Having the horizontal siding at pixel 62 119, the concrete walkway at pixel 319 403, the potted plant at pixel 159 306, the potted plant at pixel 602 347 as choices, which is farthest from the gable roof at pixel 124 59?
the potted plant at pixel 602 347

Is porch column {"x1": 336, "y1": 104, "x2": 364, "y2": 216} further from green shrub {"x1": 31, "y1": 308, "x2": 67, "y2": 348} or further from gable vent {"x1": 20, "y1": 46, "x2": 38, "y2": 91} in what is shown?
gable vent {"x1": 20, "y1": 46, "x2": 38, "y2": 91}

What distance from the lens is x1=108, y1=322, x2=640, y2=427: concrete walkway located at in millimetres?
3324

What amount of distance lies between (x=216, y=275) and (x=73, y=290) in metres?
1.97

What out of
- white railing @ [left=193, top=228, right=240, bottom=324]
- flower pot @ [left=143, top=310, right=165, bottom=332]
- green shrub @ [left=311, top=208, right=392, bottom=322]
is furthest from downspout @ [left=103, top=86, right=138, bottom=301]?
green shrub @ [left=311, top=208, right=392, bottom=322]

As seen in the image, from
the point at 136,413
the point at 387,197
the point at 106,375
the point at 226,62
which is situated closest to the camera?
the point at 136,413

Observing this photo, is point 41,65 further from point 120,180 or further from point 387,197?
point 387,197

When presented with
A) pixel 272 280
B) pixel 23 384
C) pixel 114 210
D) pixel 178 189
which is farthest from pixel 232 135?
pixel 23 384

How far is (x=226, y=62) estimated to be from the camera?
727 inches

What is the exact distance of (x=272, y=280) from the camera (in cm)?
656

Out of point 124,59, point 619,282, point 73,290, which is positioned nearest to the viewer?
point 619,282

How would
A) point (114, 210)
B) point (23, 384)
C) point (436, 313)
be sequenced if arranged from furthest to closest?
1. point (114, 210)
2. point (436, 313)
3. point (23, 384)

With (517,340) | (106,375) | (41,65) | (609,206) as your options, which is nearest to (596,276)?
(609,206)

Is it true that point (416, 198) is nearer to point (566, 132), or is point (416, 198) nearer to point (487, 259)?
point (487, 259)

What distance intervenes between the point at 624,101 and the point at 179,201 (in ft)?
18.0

☆ ☆ ☆ ☆ ☆

Above are the records; copy exactly the lines from the one with "What out of" through the final line.

What out of
- white railing @ [left=193, top=228, right=240, bottom=324]
- flower pot @ [left=143, top=310, right=165, bottom=332]
- green shrub @ [left=311, top=208, right=392, bottom=322]
is furthest from downspout @ [left=103, top=86, right=138, bottom=301]?
green shrub @ [left=311, top=208, right=392, bottom=322]

As seen in the image, from
the point at 136,413
the point at 387,197
the point at 106,375
the point at 226,62
which is situated closest to the camera?
the point at 136,413

Observing this photo, is point 41,65 further from point 120,180 or further from point 387,197?
point 387,197

When presented with
A) pixel 272 280
B) pixel 23 384
C) pixel 114 210
D) pixel 178 189
which is farthest from pixel 232 135?
pixel 23 384

How far is (x=226, y=62) estimated to be from the camera?
727 inches

What is the exact distance of (x=272, y=280) from the camera (in cm)?
656

Out of point 124,59, point 619,282, point 73,290, which is positioned nearest to the viewer?
point 619,282

How would
A) point (114, 210)
B) point (23, 384)
C) point (436, 313)
be sequenced if arranged from furthest to closest?
1. point (114, 210)
2. point (436, 313)
3. point (23, 384)

With (517,340) | (106,375) | (41,65) | (609,206) as your options, which is nearest to (596,276)?
(609,206)

Is it true that point (416, 198) is nearer to point (566, 132), or is point (416, 198) nearer to point (487, 259)?
point (487, 259)

What distance intervenes between the point at 624,101 and the point at 179,201 (in ft)?
18.0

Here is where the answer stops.